Sur un film ? Plutôt sur le sujet d’un film : la conception du diable à l’écran, thème exploité et revisité depuis l’invention du cinématographe !
Le Dernier exorcisme,
film du cinéaste allemand Daniel Stamm (né en 1976), n’a pas beaucoup de chances de marquer l’histoire du 7e art.

Auteur en 2008 de A Necessary Day (l’histoire d’un adolescent désireux de mettre fin à ses jours), Stamm mérite mieux que ma pauvre plume, bien que son dernier opus ne soulève guère l’enthousiasme. Je ferai l’impasse sur mes impressions personnelles, donc subjectives et arbitraires, inspirées par ce faux remake de L’Exorciste.

C’est une montagne accouchant d’une souris ! Comment quatre producteurs américains ont-ils réussi le tour de force de réunir assez d’argent pour boucler un projet si quelconque ?

D’un point de vue stylistique, ce film est basé sur la technique du ‘reportage’ : une caméra sur l’épaule du réalisateur, à l’instar d’un reporter de guerre ; quand je songe au terme de « kubrickien » utilisé par des journalistes en herbe, en référence à Shining du maître Stanley, j’en frémis !
Depuis Steven Spielberg et son armada hollywoodienne (Faut-il tuer le Soldat Ryan ?), la technique est connue, éculée, surreprésentée, dans tous les genres, ou presque, à commencer dans le film d’horreur, psychologique, ou simplement sanguinolente (le divertissant Blair Witch Project)…

Pourquoi tenter de refaire ce qui a déjà était infiniment mieux fait ?

Le scénario n’a rien d’original ni de brillant : l’ensemble constitue une platitude monumentale et une mosaïque de poncifs : maison isolée, adolescente névropathe, inculture religieuse de l’entourage familial et social, jeux approximatif des acteurs, effets spéciaux inutiles ou redondants, musique stridente, intensifiée au moment du ‘coup de théâtre’, etc.
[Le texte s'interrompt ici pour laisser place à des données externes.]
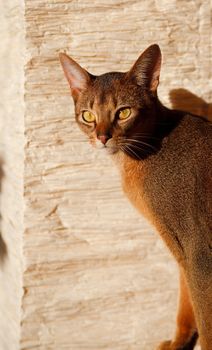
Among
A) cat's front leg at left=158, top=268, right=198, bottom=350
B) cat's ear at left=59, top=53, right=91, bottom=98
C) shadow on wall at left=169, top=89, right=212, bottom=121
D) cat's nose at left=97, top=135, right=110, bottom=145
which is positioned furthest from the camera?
shadow on wall at left=169, top=89, right=212, bottom=121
On aurait pu s’y croire, mais nous n’y sommes pas une seconde !

La chute, avec la scène du sabbat avec explosion finale, comme un hangar de dynamite et dramaturgie biscornue, est pour le moins convenue. J’ose dire qu’elle est vaine et ridicule ! Pour trois raisons au moins :
– Il ne faudrait pas circonscrire la vie religieuse américaine – celle du deep south en ce cas (Louisiane) – à un combat irrationnel entre les forces du bien et les forces du mal, même si la classe politique a donné le ton autrefois du côté de Washington ;
– Pourquoi faire des cajuns un ramassis d’incultes et de citoyens dangereux et violents ? Une très large part de la musique populaire contemporaine n’est-elle pas le rejeton de ce coin d’Amérique (blues, gospel, etc.) ?
– La confusion des genres ne fait rien avancer. Pour quelle raison avoir fait du brave pasteur local le gourou d’une terrible secte satanique ?

C’est la peur qui pousse à voir un tel spectacle : une peur induite par l’intrusion de l’irrationnel dans notre monde cartésien. Le Dernier Exorcisme ne provoque ni peur ni terreur mais un ennui lancinant, une langueur soporifique, comme si le spectateur connaissait la fin avant la première scène. Cela porte un nom terrifiant : du déjà-vu !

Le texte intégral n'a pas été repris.